My teaching lives at the intersection of history, technology, and what we know about how students learn in the humanities. Over the past decade much of my undergraduate teaching has shifted to focus on giving my students the practical tools they need to translate their learning about the past into marketable job skills beyond the obvious choices available to the average history major. Courses I teach most regularly include Historical Methods, Nationalism in Eastern Europe, The Digital Past (a university general education course), the capstone seminar for history majors, and Teaching History in the Digital Age, which is part of our online graduate certificate in Digital Public Humanities.
Among the awards I’ve received for my teaching innovation are:
The State Council for Higher Education’s Outstanding Faculty Awards are the Commonwealth’s highest honor for faculty at Virginia’s public and private colleges and universities.

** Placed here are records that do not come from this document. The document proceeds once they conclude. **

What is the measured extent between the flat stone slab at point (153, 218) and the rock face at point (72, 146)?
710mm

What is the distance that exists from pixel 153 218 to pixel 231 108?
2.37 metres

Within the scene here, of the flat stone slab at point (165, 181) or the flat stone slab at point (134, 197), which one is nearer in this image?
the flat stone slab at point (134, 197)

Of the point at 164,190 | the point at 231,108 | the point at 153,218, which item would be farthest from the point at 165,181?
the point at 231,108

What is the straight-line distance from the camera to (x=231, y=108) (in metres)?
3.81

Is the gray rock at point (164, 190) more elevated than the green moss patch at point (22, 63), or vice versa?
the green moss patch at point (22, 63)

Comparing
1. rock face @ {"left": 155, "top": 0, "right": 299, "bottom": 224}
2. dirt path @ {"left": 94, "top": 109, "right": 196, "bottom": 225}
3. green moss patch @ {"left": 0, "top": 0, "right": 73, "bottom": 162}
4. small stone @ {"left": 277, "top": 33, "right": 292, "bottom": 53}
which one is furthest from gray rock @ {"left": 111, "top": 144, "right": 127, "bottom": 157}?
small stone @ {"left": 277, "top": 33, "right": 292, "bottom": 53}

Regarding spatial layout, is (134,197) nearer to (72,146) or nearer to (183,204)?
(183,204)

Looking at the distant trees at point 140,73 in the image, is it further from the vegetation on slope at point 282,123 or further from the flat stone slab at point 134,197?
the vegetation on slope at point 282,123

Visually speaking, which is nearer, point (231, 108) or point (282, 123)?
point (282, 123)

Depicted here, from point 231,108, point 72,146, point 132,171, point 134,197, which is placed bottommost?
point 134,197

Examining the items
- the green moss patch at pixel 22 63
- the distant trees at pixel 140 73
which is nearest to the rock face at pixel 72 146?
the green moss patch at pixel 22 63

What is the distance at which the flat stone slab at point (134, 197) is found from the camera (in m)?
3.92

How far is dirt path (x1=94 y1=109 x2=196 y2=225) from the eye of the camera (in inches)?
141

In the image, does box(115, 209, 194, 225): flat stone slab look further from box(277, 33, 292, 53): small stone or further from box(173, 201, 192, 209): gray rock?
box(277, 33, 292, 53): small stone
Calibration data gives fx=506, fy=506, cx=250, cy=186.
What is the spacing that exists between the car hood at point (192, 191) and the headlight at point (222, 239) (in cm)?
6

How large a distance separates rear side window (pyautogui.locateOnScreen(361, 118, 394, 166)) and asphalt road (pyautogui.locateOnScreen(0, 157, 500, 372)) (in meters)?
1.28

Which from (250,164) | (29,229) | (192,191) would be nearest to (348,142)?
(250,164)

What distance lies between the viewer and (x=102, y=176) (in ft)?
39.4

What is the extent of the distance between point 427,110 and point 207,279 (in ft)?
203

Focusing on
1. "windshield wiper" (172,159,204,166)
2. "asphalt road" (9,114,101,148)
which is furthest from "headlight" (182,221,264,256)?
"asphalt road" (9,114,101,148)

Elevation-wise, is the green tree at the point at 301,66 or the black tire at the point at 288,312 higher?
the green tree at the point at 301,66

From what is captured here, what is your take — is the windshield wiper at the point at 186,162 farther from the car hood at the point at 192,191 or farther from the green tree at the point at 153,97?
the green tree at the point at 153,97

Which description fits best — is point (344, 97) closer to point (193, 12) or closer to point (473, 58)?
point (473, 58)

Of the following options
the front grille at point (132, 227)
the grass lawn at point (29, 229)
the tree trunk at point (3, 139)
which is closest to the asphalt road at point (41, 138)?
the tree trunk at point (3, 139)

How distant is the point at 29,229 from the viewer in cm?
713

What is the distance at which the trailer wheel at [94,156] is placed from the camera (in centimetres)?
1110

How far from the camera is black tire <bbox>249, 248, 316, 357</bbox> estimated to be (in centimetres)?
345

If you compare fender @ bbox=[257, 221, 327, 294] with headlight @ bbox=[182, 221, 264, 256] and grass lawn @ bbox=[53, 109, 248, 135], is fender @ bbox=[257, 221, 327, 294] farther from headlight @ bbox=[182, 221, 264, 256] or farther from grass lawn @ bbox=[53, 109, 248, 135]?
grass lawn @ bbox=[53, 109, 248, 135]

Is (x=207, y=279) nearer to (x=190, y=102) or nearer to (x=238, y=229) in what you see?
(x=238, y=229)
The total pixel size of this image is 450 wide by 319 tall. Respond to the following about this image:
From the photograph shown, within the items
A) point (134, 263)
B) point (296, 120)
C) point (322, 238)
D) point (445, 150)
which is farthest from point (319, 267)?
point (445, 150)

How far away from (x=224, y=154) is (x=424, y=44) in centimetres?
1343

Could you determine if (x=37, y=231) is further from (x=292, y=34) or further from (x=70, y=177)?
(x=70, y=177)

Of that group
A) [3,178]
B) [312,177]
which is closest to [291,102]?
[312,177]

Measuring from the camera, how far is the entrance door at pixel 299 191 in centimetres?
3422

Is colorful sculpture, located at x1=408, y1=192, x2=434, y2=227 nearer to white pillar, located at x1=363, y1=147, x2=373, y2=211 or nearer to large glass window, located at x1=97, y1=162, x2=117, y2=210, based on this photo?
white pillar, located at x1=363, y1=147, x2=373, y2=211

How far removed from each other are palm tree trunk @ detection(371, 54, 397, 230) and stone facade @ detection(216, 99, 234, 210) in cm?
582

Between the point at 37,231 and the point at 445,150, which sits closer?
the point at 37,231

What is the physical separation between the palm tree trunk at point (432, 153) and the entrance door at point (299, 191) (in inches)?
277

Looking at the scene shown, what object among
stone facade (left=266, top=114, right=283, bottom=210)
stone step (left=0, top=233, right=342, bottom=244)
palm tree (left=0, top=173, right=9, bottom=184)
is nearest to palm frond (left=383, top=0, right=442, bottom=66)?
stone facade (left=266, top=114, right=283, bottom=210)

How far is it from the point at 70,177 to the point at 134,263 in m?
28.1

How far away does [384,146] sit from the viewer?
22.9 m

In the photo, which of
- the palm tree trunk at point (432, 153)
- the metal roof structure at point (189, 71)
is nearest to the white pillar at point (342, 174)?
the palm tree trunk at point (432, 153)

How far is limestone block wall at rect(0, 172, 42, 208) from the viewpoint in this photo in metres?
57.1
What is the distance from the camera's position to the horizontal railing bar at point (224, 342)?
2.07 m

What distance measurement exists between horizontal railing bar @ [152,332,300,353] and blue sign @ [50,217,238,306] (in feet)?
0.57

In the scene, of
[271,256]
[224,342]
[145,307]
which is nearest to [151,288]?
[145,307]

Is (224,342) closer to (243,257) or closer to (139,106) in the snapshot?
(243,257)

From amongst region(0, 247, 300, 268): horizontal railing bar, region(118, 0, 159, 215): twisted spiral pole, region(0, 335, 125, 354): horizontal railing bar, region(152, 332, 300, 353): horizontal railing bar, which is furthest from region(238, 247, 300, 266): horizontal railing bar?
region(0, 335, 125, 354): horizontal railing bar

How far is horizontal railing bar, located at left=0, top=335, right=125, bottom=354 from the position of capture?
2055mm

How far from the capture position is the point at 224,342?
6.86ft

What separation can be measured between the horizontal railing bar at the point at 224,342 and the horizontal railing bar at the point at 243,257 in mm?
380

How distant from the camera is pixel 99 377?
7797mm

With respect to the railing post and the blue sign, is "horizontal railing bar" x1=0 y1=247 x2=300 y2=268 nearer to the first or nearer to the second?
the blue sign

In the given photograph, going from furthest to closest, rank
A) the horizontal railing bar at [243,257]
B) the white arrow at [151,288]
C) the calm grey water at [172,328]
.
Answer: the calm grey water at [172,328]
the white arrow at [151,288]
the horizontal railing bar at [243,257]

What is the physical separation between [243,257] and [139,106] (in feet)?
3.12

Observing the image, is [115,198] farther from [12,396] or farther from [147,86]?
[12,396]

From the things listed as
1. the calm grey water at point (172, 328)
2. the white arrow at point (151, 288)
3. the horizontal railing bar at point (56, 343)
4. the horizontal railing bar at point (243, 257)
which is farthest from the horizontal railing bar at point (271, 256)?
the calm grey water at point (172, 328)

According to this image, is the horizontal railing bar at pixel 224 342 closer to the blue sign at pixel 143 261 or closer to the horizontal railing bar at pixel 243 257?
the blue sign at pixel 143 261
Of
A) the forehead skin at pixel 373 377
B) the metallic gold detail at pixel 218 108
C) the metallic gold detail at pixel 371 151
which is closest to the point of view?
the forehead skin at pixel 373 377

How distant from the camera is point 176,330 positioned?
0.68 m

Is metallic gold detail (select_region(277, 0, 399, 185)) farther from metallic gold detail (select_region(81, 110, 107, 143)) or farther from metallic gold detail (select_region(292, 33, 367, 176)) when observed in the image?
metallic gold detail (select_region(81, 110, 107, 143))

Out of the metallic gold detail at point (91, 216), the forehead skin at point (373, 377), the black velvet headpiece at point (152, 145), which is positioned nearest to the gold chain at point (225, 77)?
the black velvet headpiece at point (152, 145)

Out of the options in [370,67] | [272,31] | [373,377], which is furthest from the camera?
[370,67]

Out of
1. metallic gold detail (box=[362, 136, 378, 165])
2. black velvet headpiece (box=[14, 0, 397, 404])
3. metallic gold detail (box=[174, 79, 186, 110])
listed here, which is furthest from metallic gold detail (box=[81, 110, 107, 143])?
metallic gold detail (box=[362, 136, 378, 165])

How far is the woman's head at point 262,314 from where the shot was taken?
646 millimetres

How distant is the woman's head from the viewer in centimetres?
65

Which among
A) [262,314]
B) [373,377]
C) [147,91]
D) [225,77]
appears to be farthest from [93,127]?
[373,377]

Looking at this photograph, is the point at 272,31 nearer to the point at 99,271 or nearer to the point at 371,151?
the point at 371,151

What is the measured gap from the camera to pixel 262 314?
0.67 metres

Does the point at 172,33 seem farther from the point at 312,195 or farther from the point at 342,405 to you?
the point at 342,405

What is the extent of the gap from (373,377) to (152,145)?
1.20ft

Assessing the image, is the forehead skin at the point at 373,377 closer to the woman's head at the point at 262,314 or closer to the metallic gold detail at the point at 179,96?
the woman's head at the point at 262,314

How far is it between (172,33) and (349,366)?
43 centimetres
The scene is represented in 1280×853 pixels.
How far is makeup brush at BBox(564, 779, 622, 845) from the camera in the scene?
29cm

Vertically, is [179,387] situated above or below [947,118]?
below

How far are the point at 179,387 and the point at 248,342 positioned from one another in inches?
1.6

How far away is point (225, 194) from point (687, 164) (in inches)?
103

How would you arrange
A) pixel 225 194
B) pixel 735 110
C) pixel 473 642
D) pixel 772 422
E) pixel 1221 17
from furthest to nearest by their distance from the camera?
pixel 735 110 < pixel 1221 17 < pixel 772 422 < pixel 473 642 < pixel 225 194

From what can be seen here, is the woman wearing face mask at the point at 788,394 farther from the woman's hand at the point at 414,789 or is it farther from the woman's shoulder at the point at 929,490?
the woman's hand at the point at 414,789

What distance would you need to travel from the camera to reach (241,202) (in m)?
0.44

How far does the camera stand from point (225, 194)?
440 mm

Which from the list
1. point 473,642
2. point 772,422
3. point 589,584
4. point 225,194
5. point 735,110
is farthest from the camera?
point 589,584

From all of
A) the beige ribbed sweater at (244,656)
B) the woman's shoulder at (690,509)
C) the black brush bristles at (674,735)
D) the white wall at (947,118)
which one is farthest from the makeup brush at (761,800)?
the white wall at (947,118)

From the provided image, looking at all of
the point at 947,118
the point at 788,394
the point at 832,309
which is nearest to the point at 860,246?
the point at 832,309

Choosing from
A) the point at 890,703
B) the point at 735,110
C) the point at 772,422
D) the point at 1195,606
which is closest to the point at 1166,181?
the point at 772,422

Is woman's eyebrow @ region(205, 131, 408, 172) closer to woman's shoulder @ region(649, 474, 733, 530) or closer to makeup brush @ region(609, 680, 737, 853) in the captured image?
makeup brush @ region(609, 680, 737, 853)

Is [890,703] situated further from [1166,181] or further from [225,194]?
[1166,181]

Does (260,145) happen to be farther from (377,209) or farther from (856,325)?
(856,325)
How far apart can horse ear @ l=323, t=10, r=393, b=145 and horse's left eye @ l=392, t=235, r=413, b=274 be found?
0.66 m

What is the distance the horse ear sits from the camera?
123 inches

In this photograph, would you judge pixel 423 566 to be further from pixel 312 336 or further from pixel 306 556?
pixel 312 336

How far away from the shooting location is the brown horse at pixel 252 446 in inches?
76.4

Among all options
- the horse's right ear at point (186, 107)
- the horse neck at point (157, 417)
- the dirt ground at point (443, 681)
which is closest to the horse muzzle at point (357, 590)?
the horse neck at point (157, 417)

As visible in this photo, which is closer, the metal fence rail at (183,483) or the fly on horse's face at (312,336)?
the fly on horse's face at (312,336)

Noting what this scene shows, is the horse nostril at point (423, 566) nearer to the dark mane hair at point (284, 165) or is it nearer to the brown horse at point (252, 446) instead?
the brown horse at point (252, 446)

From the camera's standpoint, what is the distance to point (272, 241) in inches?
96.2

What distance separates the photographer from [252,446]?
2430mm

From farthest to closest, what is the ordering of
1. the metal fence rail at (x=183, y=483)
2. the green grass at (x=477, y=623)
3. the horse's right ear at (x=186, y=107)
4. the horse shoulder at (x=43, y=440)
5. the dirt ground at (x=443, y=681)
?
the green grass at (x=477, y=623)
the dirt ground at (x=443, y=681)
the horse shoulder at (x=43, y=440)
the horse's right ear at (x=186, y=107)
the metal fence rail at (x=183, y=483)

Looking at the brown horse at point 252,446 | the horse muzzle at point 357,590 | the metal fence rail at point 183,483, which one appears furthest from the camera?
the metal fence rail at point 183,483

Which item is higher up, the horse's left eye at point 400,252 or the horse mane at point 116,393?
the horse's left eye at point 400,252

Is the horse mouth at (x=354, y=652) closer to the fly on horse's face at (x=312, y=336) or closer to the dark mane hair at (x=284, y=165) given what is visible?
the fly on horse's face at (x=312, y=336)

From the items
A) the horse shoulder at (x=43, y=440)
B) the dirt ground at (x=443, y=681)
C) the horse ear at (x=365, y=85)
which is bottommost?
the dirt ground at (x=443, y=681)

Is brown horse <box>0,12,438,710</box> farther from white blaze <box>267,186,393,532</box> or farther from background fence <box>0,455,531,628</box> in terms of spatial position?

These awards recognize superior accomplishments in teaching, research, and public service. I was the inaugural winner in the Teaching With Technology category in 2005.
In 1999, I was one of eight historians chosen by the Carnegie Foundation for the Advancement of Teaching to be a Pew National Fellow. This award launched me on the path of a career-long engagement with the scholarship of teaching and learning, an engagement that has transformed both my teaching and scholarship and resulted in a book and numerous articles on teaching and learning in history.
Outstanding teaching is an integral part of George Mason’s mission and the University’s Teaching Excellence Awards are both institutional recognition and a monetary acknowledgement of the significant work that faculty members devote to course planning and preparation; curriculum development; and innovative teaching, advising, and undergraduate and graduate mentoring. I won the Mason Teaching Excellence Award in 2005 for my work in improving general education at the university.